■ **Working data**:
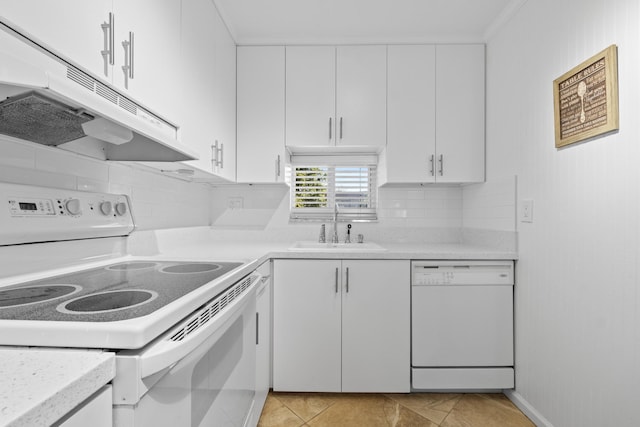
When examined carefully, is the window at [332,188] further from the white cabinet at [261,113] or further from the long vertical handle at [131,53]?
the long vertical handle at [131,53]

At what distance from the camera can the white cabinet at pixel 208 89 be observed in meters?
1.56

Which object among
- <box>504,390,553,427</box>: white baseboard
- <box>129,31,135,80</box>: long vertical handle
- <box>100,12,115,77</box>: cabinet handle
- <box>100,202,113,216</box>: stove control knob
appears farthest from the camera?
<box>504,390,553,427</box>: white baseboard

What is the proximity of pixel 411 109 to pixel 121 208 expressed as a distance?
1.86 m

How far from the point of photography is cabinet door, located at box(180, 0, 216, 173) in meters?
1.53

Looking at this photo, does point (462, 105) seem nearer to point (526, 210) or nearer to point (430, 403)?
point (526, 210)

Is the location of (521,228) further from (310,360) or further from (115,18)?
(115,18)

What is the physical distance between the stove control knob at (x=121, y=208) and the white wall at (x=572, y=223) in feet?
6.67

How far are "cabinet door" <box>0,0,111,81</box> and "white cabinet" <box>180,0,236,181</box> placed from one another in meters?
0.51

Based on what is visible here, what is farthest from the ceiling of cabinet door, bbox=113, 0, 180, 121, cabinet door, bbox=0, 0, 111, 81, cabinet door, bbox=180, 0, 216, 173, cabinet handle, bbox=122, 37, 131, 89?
cabinet door, bbox=0, 0, 111, 81

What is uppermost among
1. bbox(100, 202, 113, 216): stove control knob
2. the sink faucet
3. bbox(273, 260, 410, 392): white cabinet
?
bbox(100, 202, 113, 216): stove control knob

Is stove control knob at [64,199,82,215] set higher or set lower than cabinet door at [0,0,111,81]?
lower

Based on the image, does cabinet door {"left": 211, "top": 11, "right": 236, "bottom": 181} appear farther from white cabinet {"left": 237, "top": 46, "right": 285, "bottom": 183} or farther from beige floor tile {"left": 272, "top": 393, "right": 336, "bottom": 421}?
beige floor tile {"left": 272, "top": 393, "right": 336, "bottom": 421}

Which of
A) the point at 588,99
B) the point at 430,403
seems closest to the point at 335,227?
the point at 430,403

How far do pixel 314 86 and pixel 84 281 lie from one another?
1.80 metres
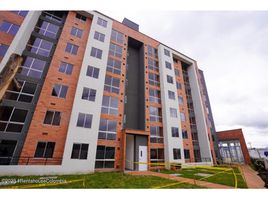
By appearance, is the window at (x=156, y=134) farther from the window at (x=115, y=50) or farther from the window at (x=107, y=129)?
the window at (x=115, y=50)

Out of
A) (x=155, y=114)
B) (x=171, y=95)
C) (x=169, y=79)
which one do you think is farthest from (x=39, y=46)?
(x=171, y=95)

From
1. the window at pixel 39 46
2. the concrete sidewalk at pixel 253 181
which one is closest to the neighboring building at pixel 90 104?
the window at pixel 39 46

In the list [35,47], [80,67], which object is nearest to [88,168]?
[80,67]

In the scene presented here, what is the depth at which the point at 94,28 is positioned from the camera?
19.6 meters

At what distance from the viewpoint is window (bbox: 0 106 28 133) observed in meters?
11.8

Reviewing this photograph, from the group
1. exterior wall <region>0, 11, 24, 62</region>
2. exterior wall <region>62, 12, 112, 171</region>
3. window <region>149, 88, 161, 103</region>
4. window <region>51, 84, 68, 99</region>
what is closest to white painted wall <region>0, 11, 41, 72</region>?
exterior wall <region>0, 11, 24, 62</region>

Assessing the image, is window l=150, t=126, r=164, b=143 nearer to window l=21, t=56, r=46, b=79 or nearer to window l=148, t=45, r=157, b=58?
window l=148, t=45, r=157, b=58

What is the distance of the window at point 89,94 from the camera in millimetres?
15508

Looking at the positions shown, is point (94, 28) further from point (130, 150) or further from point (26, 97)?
point (130, 150)

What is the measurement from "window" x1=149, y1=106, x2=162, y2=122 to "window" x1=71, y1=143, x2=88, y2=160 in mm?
10187

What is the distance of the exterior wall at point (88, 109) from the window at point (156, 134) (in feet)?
26.9

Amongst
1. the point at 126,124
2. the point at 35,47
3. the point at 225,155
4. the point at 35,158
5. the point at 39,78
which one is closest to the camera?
the point at 35,158

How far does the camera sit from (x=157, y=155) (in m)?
18.5

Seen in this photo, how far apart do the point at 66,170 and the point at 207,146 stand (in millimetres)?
21664
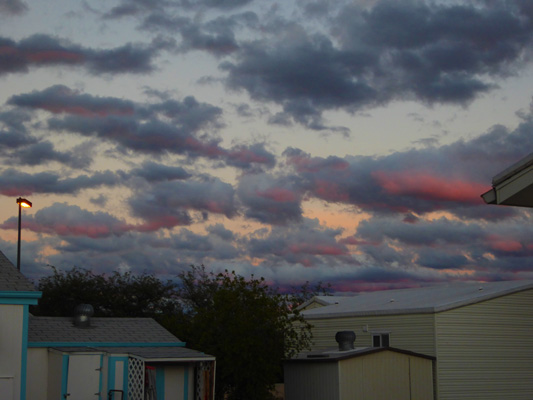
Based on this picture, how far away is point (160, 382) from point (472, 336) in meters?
11.8

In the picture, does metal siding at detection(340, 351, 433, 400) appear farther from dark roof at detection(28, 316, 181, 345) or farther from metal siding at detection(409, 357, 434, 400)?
dark roof at detection(28, 316, 181, 345)

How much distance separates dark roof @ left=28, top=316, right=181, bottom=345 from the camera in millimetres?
23580

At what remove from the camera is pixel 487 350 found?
89.3 feet

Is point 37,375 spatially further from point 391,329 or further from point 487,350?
point 487,350

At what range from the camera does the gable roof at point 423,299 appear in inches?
1071

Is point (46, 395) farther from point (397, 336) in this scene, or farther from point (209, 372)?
→ point (397, 336)

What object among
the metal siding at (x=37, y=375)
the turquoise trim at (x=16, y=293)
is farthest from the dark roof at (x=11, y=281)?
the metal siding at (x=37, y=375)

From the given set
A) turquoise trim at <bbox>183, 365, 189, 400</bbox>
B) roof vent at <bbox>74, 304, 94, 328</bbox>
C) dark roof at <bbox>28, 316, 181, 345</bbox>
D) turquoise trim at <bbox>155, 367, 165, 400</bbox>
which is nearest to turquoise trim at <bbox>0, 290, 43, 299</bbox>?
dark roof at <bbox>28, 316, 181, 345</bbox>

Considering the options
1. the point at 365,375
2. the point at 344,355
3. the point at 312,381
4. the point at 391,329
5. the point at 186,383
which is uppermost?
the point at 391,329

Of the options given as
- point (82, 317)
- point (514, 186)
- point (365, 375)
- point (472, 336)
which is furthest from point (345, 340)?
point (514, 186)

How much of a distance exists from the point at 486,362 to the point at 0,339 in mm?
17317

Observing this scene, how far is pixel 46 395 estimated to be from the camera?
22297 millimetres

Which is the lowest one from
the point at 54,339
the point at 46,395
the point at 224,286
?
the point at 46,395

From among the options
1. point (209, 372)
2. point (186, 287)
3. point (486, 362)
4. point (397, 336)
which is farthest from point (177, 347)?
point (186, 287)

■ **Aim of the exercise**: Output the lines from the line containing "Considering the options" to the end, both included; add nothing.

■ **Output**:
Considering the options
1. the point at 365,375
2. the point at 344,355
3. the point at 312,381
4. the point at 391,329
5. the point at 186,383
which is uppermost?
the point at 391,329

Of the options given as
- point (82, 317)
- point (514, 186)
- point (365, 375)
- point (472, 336)
which is furthest from point (345, 340)?
point (514, 186)

How much of a distance exists from the point at 486,362 to the point at 0,339 in mm?
17317

Observing this scene, how far is pixel 46 395 estimated to be from the camera?
22297 millimetres

Which is the lowest one from
the point at 54,339
the point at 46,395
the point at 224,286
?
the point at 46,395

From among the options
1. point (209, 372)
2. point (186, 287)
3. point (486, 362)
4. point (397, 336)
which is farthest from point (177, 347)?
point (186, 287)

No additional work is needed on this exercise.